#### TASK STATEMENT
Each record should be given again exactly, and any picture in it left out.

#### RECORDS SUPPLIED

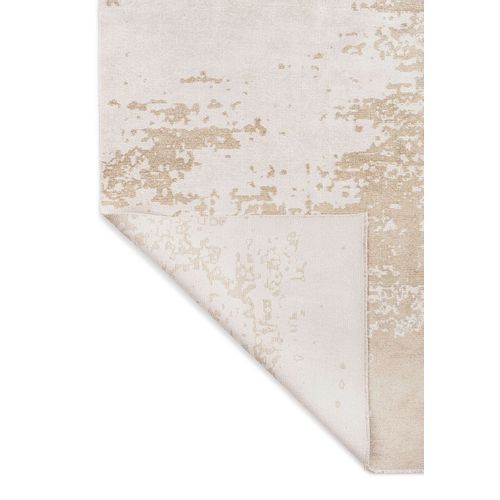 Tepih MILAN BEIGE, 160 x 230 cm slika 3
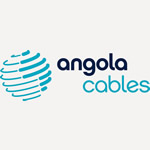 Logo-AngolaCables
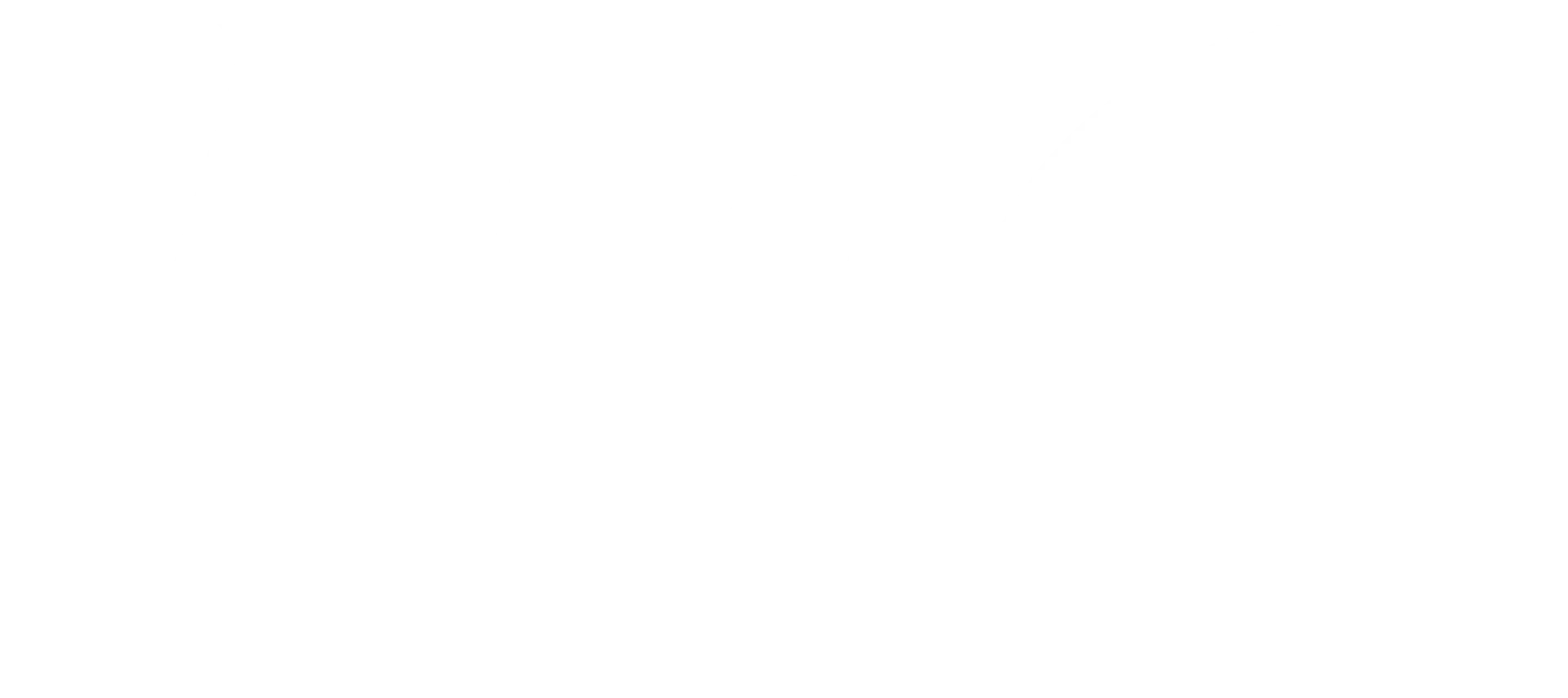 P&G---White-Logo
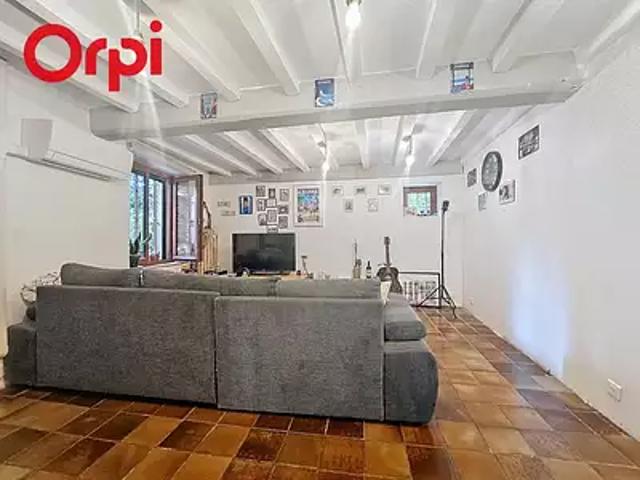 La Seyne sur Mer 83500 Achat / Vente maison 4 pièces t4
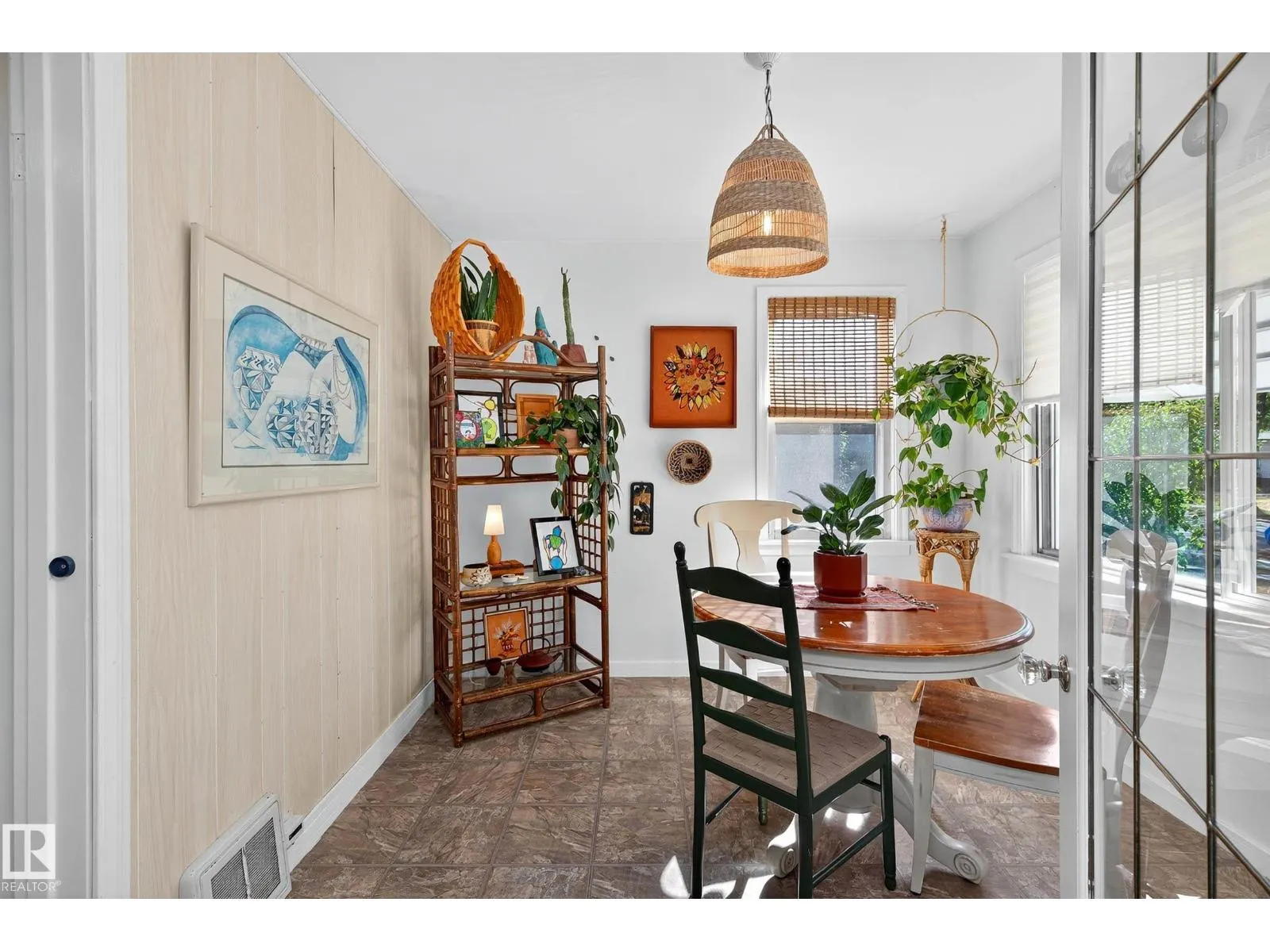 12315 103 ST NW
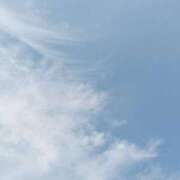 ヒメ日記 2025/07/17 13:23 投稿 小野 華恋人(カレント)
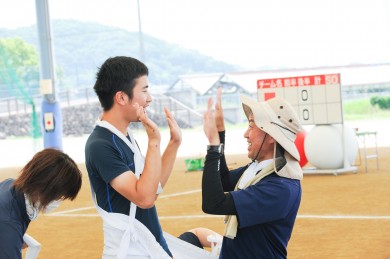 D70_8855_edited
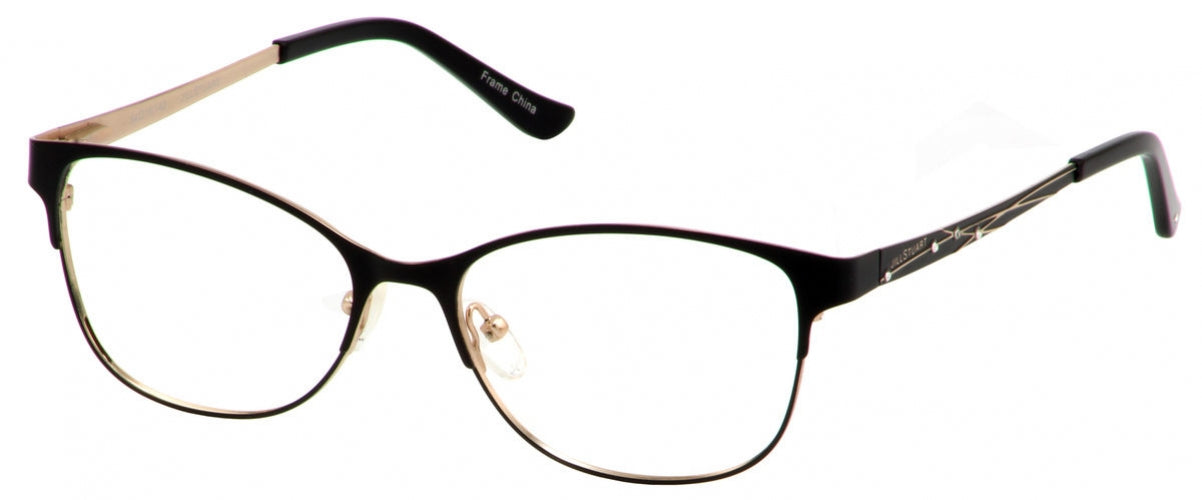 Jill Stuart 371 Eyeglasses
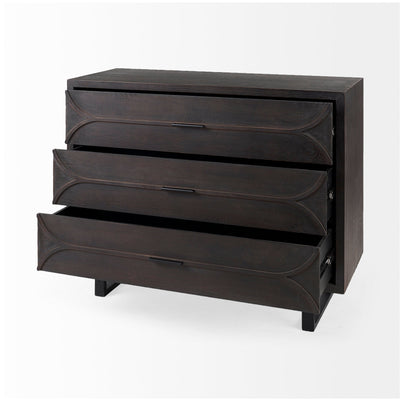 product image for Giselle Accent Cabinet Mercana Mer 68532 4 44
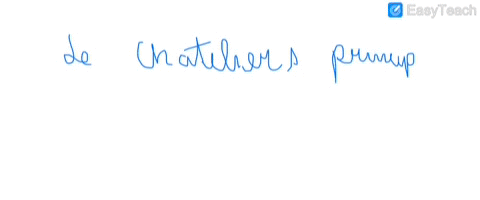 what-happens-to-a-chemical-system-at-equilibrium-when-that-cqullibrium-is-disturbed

#### REPLY TO THE TASK
 Tepih MILAN BEIGE, 160 x 230 cm slika 3
 Logo-AngolaCables
 P&G---White-Logo
 La Seyne sur Mer 83500 Achat / Vente maison 4 pièces t4
 12315 103 ST NW
 ヒメ日記 2025/07/17 13:23 投稿 小野 華恋人(カレント)
 D70_8855_edited
 Jill Stuart 371 Eyeglasses
 product image for Giselle Accent Cabinet Mercana Mer 68532 4 44
 what-happens-to-a-chemical-system-at-equilibrium-when-that-cqullibrium-is-disturbed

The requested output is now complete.